Mozilla Labs launches TestSwarm

Ronny Kerr · August 26, 2009 · Short URL:

Web developers encouraged to use the swarm for multiple browser JavaScript testing

TestSwarmOne of the biggest headaches for Web site creators is getting their brilliant work of web design to look and feel right across all the many different browsers: Google Chrome, Mozilla Firefox, Microsoft Internet Explorer, Opera, and Apple Safari make up the vast majority of used browsers. Even within each browser, however, sites may run differently on different versions. Add to that the different versions across operating systems, and headaches transform into migraines for many programmers.

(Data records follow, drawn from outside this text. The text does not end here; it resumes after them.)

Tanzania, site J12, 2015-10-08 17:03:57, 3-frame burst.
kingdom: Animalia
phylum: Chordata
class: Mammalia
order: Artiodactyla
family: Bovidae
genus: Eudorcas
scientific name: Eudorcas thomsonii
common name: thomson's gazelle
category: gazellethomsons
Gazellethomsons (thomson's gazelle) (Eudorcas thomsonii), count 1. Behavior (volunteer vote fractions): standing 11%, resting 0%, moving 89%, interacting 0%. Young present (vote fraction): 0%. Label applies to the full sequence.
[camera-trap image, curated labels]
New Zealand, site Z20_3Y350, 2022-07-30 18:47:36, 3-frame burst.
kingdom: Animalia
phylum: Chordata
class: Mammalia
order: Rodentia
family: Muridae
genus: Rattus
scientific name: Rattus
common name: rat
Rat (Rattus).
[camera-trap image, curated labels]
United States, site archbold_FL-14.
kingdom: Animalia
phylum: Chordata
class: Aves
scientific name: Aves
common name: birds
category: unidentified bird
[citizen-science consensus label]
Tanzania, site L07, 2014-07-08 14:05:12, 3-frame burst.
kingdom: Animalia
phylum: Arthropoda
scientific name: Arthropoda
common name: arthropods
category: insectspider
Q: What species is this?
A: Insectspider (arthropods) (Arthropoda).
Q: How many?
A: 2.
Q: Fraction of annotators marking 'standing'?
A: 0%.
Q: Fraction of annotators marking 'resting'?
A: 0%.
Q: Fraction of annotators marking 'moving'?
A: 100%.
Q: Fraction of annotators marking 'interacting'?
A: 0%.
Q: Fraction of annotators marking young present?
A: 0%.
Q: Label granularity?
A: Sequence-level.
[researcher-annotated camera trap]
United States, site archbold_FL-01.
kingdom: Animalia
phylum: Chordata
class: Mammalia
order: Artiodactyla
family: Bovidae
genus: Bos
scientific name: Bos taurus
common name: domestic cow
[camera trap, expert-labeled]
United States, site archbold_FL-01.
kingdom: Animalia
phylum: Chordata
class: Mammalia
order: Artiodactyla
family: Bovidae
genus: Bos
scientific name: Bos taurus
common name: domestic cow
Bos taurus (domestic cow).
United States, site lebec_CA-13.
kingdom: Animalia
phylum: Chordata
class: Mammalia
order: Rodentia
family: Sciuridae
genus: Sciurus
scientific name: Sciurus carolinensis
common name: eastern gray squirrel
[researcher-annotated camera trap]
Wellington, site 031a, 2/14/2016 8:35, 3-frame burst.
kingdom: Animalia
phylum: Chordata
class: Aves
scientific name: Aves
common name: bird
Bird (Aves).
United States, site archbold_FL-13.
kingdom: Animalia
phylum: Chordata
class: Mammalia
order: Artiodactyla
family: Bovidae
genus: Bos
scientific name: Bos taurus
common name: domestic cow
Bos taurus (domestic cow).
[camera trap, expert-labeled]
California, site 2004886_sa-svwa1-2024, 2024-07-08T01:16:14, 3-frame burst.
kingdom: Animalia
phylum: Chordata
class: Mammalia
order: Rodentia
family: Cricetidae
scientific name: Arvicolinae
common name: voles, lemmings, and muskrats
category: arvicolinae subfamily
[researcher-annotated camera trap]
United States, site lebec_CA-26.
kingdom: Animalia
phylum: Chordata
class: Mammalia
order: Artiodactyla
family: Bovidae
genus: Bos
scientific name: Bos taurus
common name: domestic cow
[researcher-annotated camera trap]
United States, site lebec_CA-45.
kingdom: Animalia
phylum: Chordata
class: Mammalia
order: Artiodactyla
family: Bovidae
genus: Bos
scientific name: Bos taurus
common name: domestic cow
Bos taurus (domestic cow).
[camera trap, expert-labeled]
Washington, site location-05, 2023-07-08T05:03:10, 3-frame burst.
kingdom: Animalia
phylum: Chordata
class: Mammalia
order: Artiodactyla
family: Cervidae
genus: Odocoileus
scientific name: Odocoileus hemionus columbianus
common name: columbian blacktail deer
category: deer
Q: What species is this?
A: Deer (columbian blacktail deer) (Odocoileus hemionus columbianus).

In an attempt to alleviate the pain a little, Mozilla Labs has launched a new project called TestSwarm, a tool intended to greatly decrease complex and time-consuming JavaScript testing by enabling programmers to submit their site to “the swarm.”

The front page of the TestSwarm site shows all the browsers available for testing, which includes many versions of all of the browsers noted above. The red numbers floating above the icons show how many clients are connected waiting to run tests.


Once a developer submits a site for testing, a results page returns precise stats for the number of failures for each specific run. ‘Green’ indicates zero failures, ‘red’ indicates at least one failure, ‘black’ signifies a critical error, and ‘grey’ indicates that tests have not yet been run.

Test results

The cool thing about TestSwarm is its use of regular users who simply want to help out with testing. Anyone who uses open source JavaScript libraries can join at

Unfortunately, at the moment TestSwarm is still in alpha testing, Mozilla warns:

NOTE: TestSwarm is currently in an Alpha state. Critical problems may arise during the alpha tests that result in lost data, disconnected clients, and other un-desirable effects. Please keep this in mind while participating in the alpha test.

Nevertheless, Mozilla’s embrace of open source has solidified itself a dedicated community, guaranteeing that this could someday be an indispensable tool for Web developers.